GIVEN TASK A: Copy the records word for word from their first line through the line that contains "199 centimetres", with both of those lines included, and leave the pictures out.

DOCUMENT TEXT:
┄┄┄┄┄┄┄┄┄┄┄┄┄┄┄┄┄┄┄┄

It’s official: Romania’s government backs move to delay Rosia Montana inclusion in UNESCO World Heritage network

by Ovidiu Posirca

The minister of culture, George Ivascu, says that the government has proposed the delay of the inclusion of Rosia Montana Mining Cultural Landscape in the UNESCO World Heritage Centre network.

Ivascu said the delay is necessary until there is a final ruling in the case opened by Gabriel Resources against the Romanian state at the International Centre for Settlement of Investment Disputes (ICSID). The company claims USD 4 billion in damages from the Romanian state and the minister said that the government doesn’t favor the option of paying this from the “pockets of citizens.”

“Thus, the Romanian government doesn’t request the withdrawal, but the delay of this until the ruling in the arbitration case nr. ARB/ 15/ 31 – Rosia Montana, for which on February 22 2018, the law firm representing the Romanian state submitted a defense position at the Washington Court of Arbitration. This subject has to be removed from the propagandistic approach and treated by all decision-makers in the Romanian state as a national security priority,” said Ivascu.

The minister said that such a decision should have been taken within the Supreme Defense Council of the Country (CSAT).

The inclusion of Rosia Montana Mining Cultural Landscape in the UNESCO patrimony is on the agenda of the World Heritage Committee meeting taking place between June 24 – July 4 in Bahrain. The Romanian official present at the meeting is tasked with asking for a delay of such as move.

┄┄┄┄┄┄┄┄┄┄┄┄┄┄┄┄┄┄┄┄

GIVEN TASK B: According to the article on Rosia Montana, how much in damages does Gabriel Resources claim from the Romanian state?

DATA FOR PROCESSING:

┄┄┄┄┄┄┄┄┄┄┄┄┄┄┄┄┄┄┄┄

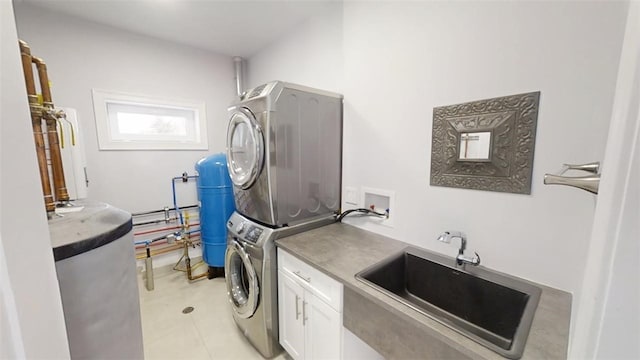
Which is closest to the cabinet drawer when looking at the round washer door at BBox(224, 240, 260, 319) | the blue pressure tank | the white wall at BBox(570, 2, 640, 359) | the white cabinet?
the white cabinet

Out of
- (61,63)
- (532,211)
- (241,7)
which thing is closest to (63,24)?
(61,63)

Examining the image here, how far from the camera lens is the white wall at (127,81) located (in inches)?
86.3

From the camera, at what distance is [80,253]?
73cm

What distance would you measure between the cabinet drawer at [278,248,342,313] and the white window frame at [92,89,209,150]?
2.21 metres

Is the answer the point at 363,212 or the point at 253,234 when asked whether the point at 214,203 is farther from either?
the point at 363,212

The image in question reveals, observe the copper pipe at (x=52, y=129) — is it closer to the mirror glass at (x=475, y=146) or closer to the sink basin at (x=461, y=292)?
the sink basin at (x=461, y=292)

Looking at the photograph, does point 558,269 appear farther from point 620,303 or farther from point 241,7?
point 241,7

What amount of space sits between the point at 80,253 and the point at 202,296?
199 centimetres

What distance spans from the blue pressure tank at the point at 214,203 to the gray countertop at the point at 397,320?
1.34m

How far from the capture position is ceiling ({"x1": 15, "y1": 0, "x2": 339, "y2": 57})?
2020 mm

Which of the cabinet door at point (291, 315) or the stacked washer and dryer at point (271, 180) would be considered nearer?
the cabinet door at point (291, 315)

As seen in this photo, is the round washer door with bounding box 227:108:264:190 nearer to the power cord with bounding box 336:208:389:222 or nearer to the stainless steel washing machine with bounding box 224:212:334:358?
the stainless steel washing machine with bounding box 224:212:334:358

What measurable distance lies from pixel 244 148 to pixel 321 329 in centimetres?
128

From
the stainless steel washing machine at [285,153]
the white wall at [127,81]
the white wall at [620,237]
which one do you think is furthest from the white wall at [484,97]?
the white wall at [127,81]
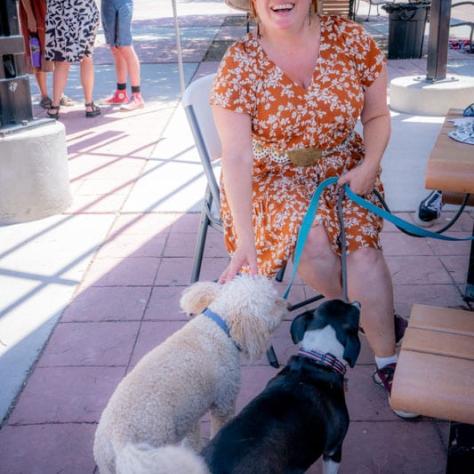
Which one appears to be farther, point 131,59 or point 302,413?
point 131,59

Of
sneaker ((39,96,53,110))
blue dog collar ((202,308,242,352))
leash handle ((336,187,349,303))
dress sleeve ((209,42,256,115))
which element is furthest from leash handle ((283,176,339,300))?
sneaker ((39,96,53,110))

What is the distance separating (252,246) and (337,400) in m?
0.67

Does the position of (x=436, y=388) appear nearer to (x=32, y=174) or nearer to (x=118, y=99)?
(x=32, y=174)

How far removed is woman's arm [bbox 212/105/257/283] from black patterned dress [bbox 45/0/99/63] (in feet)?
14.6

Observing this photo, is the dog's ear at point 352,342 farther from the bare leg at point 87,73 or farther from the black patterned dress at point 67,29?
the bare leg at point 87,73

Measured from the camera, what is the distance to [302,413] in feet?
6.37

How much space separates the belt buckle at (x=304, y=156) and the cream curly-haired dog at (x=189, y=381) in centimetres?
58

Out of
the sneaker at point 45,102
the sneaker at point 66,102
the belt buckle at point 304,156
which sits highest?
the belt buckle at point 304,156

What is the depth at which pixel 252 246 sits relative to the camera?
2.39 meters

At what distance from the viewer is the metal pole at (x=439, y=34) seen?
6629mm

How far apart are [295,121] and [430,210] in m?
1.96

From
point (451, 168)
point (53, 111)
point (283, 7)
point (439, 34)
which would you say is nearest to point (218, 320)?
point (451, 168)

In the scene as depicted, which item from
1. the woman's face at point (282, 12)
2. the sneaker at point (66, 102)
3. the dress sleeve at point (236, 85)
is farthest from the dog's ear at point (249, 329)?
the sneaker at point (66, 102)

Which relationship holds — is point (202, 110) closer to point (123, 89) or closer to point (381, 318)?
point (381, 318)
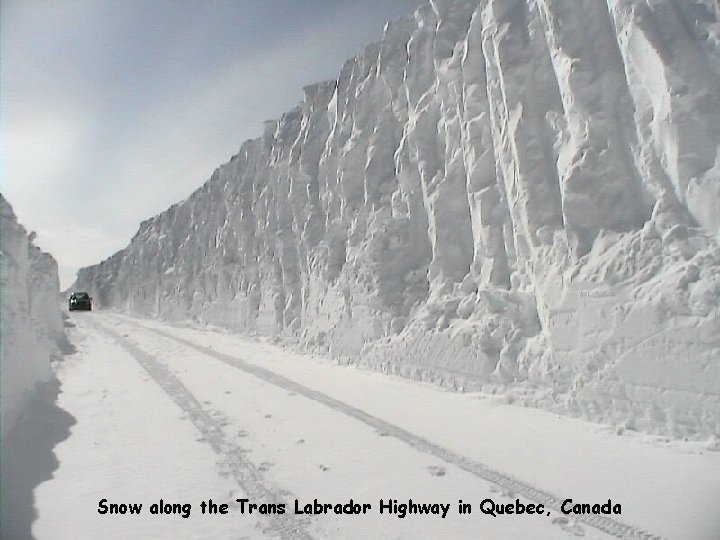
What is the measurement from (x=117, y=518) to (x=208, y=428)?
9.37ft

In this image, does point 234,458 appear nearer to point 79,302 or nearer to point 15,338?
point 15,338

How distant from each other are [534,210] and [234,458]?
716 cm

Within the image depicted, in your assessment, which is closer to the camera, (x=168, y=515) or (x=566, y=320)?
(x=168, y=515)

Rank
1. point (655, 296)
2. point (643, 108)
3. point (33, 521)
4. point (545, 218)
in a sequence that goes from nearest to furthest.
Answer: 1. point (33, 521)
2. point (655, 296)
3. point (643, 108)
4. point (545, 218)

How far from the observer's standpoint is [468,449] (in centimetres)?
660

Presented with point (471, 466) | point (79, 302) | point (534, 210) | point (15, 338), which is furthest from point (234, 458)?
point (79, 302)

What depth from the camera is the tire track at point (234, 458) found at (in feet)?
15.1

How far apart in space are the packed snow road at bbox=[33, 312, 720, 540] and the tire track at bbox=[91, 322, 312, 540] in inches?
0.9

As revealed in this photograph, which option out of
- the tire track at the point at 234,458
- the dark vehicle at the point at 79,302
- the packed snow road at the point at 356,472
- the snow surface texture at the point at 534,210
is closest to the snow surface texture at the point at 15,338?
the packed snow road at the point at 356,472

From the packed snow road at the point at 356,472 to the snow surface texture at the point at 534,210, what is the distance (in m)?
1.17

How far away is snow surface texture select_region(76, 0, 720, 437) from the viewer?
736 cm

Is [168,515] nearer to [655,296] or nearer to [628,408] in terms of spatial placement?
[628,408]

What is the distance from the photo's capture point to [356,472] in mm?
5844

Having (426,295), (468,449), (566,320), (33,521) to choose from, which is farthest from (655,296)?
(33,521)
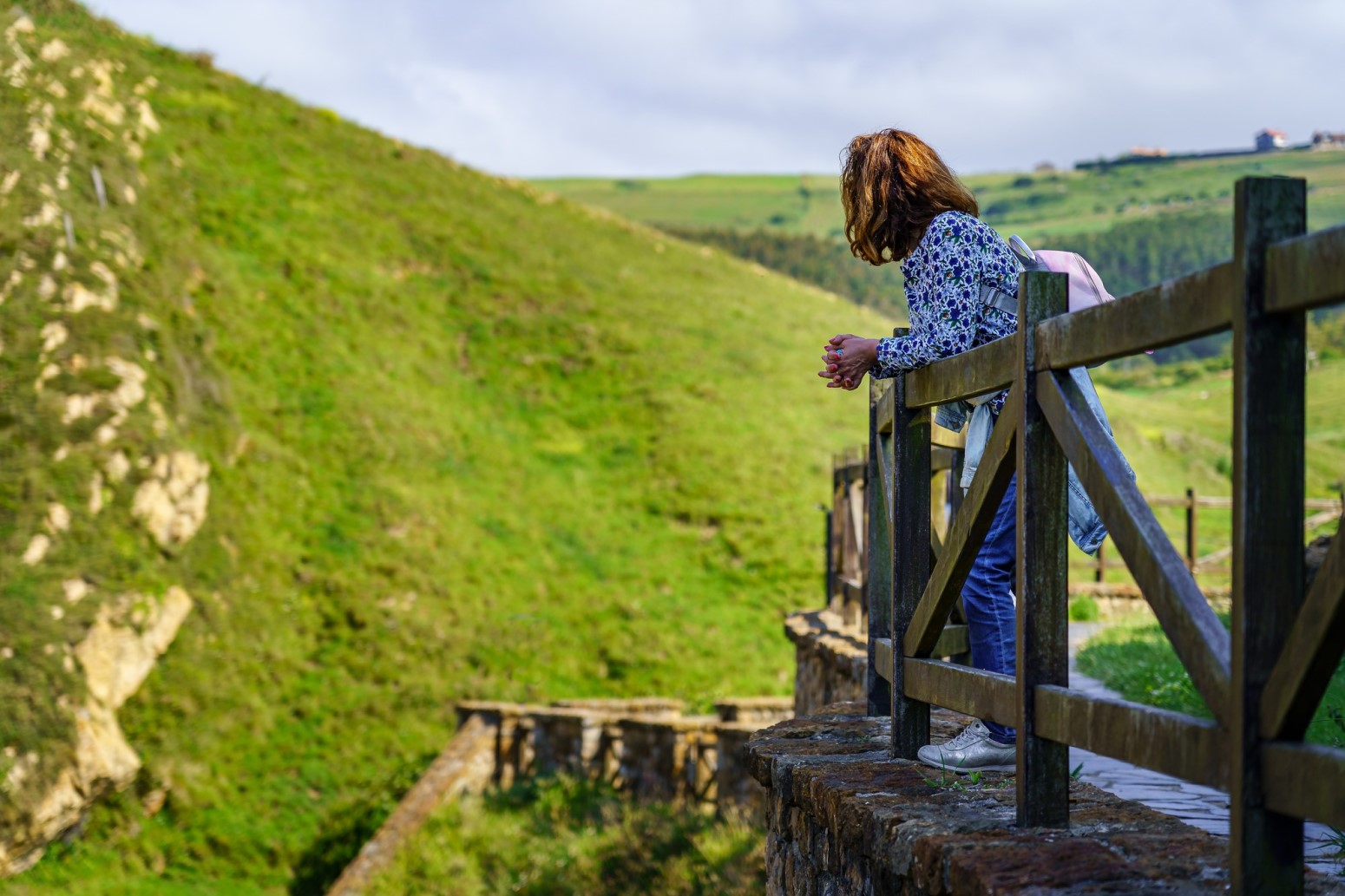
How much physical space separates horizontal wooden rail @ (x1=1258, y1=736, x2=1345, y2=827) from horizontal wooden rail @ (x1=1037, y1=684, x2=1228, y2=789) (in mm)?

┄┄┄┄┄┄┄┄┄┄┄┄┄┄┄┄┄┄┄┄

FULL RESPONSE A:
Which is closest to the cabinet drawer when looking at the round washer door at BBox(224, 240, 260, 319) | the blue pressure tank | the white wall at BBox(570, 2, 640, 359) | the white cabinet?
the white cabinet

Out of
- (61,63)
- (532,211)
- (241,7)
which thing is closest to (63,24)?
(61,63)

Examining the image here, how far from the camera lens is the white wall at (127,81) located (in inches)?
86.3

From the camera, at what distance is [80,253]?
73cm

What distance would you measure between the cabinet drawer at [278,248,342,313] and the white window frame at [92,89,209,150]?
2.21 metres

Is the answer the point at 363,212 or the point at 253,234 when asked whether the point at 214,203 is farther from either?
the point at 363,212

The image in question reveals, observe the copper pipe at (x=52, y=129) — is it closer to the mirror glass at (x=475, y=146) or closer to the sink basin at (x=461, y=292)?
the sink basin at (x=461, y=292)

Looking at the photograph, does point 558,269 appear farther from point 620,303 or farther from point 241,7?
point 241,7

What amount of space sits between the point at 80,253 and the point at 202,296?
199 centimetres

FULL RESPONSE B: USD 4 billion.